Her appreciation for the little things in life and her passion to help the less fortunate stemmed from her early life experience surviving the Nazi occupation during World War II. She outwitted almost anybody who questioned her well-being, and it was during a difficult time in history where she earned her first acting chops. To survive under the Nazi occupation, she pretended a lot of times. Once, when she was bringing a message to a British pilot hiding in the forest outside her town, she saw two German soldiers heading towards her. She dropped to her knees and pretended to be picking wild flowers, and smilingly handed the Nazi’s a handful as they passed. The soldiers were so charmed that they just patted her head and walk away.
However, she did not only manage to pull off during the war by pretension. She also raised money for the Dutch Resistance secretly.
She survived the Dutch famine that followed in the winter of 1944, when her family resorted to making flour out of tulip bulbs just to have something to eat. As a result of malnutrition, she developed respiratory problems, acute anemia, and edema.
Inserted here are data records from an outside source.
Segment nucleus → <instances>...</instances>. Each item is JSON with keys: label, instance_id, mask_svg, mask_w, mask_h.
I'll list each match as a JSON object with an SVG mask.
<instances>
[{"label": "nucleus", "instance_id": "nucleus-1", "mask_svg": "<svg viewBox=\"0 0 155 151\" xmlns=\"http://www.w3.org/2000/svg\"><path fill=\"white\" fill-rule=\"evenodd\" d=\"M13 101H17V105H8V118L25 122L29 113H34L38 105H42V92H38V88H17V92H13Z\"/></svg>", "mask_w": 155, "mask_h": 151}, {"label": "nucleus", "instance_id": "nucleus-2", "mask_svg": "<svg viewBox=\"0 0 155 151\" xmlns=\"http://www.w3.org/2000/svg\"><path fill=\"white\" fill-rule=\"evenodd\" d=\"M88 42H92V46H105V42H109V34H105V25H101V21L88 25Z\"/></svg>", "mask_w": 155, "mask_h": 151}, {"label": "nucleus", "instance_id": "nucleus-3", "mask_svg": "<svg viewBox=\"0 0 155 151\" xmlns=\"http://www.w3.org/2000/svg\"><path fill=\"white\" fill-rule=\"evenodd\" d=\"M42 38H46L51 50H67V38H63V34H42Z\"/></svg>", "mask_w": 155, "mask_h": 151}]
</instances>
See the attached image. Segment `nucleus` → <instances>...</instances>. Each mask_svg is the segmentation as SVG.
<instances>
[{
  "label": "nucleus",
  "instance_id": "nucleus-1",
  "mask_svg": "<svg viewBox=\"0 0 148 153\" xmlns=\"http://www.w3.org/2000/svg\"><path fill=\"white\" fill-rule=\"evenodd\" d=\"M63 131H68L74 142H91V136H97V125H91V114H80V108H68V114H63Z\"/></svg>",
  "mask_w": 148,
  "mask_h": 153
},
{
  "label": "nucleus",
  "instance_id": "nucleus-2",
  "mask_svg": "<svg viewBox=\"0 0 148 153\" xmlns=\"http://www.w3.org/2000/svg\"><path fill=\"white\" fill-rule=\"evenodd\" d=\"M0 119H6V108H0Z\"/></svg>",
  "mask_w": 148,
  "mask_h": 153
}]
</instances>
Experiencing hunger and malnutrition first hand as a child made her passionate about the children and the needy.
In 1954, she fused celebrity with conscience in a way that no one has done before by narrating radio programs for UNICEF. In 1989, she was appointed as the Goodwill Ambassador of UNICEF. She was also involved in UNICEF’s field missions from 1988 to 1992. She was even at Somalia visiting children in famine four months before she died.
So, every time you see Angelina Jolie or other big stars in Hollywood in a headscarf doing righteous acts, know that Audrey did it first.
She is a subtle feminist icon.
Audrey Hepburn did not have to come out right and say that she supported feminism, since it was clear enough for the audiences to see. During the 1950s era where women are expected to do motherly duties and traditional women’s tasks, she brings up this line in Roman Holiday: “I can sew too, and clean a house, and iron. I learned all those things – I just haven’t had the chance to do it for anyone.” There was just something so real behind the characters she portrayed on screen. Hepburn possessed appearance, actions, and ambitions of a feminist.
Her fame grew substantially with the release of Breakfast at Tiffany’s in 1961, bringing her in the position of Hollywood’s go-to girl for comedy and romanticized roles. When casting for the role of Holly Golightly, the producers felt that Audrey was the perfect fit because female viewers would lose interest if it was Sophia Loren or Marilyn Monroe, since they will become a socially and physically impossible standard. It was a wise decision though, as young women loved Holly’s aura of liberation from marriage, men, mothers, and middle class morality.
Audrey’s accomplishments in films, UNICEF and fashion helped push the boundaries when it comes to gender roles for women in Hollywood.